Contributing

note: nothing here is set in stone. if you think something here is misguided, speak to the maintainers.

general guidelines

  • OPEN-SOURCE: this is an open-source project. therefore, everything in it should be open-source (scripts, documentation, file formats, etc).
  • LANGUAGE: this project’s language is English, even if most of our contributors are Brazilian and we’re working with Brazilian data. Our purpose is to make this project welcoming of international contributors and maybe even spread its idea abroad.
  • STANDARDS: whenever possible use (or convert things to) the international standard. for most data, this will mean changing the encoding from latin1 to UTF-8 and changing the date format from DD/MM/YYYY to YYYY-MM-DD. standardizing will make it easier to work with several databases together. if you find something that should be an exception, open an issue or talk to the coordinators.
  • ATTRIBUTION: please be aware when employing third-party software: check if their license is compatible with your use. (if unsure, ask). always attribute someone else’s work to them. similarly, when you complete any work, you must attribute it to yourself under an open-source license. check here if unsure about a license, or just pick the MIT license which is our default. all files contributed must be prefixed by their license and author in a comment.
  • DOCUMENTATION: all code must be thoroughly documented. undocumented code or incomprehensible code will not be accepted. choose clarity over performance unless you absolutely have to pick the latter. (hint: you almost never will.)

code guidelines

file structure

in the bradata package, every smodule is an institution (data provider). at its directory, its __init__.py should contain the functions and classes that are to be available to the public, and nothing else. that’s because the preferred way for a user to use the bradata package is to explore what it has to offer by tab-completion available at ipython and jupyter notebook, as the package is projected to have a number of functions greater than what a user would like to memorize.
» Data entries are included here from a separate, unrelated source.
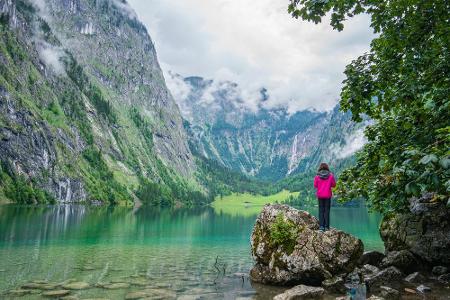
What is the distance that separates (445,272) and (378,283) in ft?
15.2

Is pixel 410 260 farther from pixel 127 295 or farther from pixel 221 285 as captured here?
pixel 127 295

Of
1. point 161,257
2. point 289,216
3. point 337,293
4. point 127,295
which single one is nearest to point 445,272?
point 337,293

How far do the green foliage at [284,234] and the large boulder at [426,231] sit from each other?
238 inches

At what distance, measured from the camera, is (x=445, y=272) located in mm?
25469

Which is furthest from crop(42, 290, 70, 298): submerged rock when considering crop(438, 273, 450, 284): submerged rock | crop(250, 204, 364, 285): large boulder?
crop(438, 273, 450, 284): submerged rock

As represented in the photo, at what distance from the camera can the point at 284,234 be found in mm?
27203

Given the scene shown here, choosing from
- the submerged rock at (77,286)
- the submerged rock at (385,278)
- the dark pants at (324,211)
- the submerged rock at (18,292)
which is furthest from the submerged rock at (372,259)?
the submerged rock at (18,292)

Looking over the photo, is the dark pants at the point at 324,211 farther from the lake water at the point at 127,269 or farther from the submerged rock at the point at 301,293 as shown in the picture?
the submerged rock at the point at 301,293

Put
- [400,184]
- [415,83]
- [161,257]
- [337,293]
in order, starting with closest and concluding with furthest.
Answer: [400,184] → [415,83] → [337,293] → [161,257]

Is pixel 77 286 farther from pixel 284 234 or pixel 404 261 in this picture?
pixel 404 261

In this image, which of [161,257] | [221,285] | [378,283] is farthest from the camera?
[161,257]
importing only the public functions in the __init__.py file prevents the namespace from being crowded with private objects:

import bradata.tse as tse
tse.get_candidatos()

submodules should be divided by similarity or proximity, for instance bradata/cgu/_cadastros.py has functions to get three different databases, but as the code to get them is mostly the same they reside together. (the three functions are actually only one function and two wrappers, to prevent writing more code than we need to). if the submodule is not meant to be called by the user, it should start with an underscore (_), so that it doesn’t pollute the namespace.

git workflow

so you’ve forked the repo and added some nice functionality, or correct some bug. thank you very much! but before we can accept your work, you must follow a few simple procedures:

  • document every function, class, module, etc. you create or change, prerrably using google-style docstrings. if you are implementing some tricky part, we’d appreciate if you wrote a tutorial or some kind of extensive documentation. we autogenerate documentation using sphinx, and you may write in .md or .rst, but please write.
  • always git pull [source-repo] master before making a pull request!
  • if you created a new public module or submodule, import it in the __init__.py of the main package.
  • add your name to the Developers;

contributors

contributors are listed under Developers. only people who have had a pull request accepted are listed as contributors.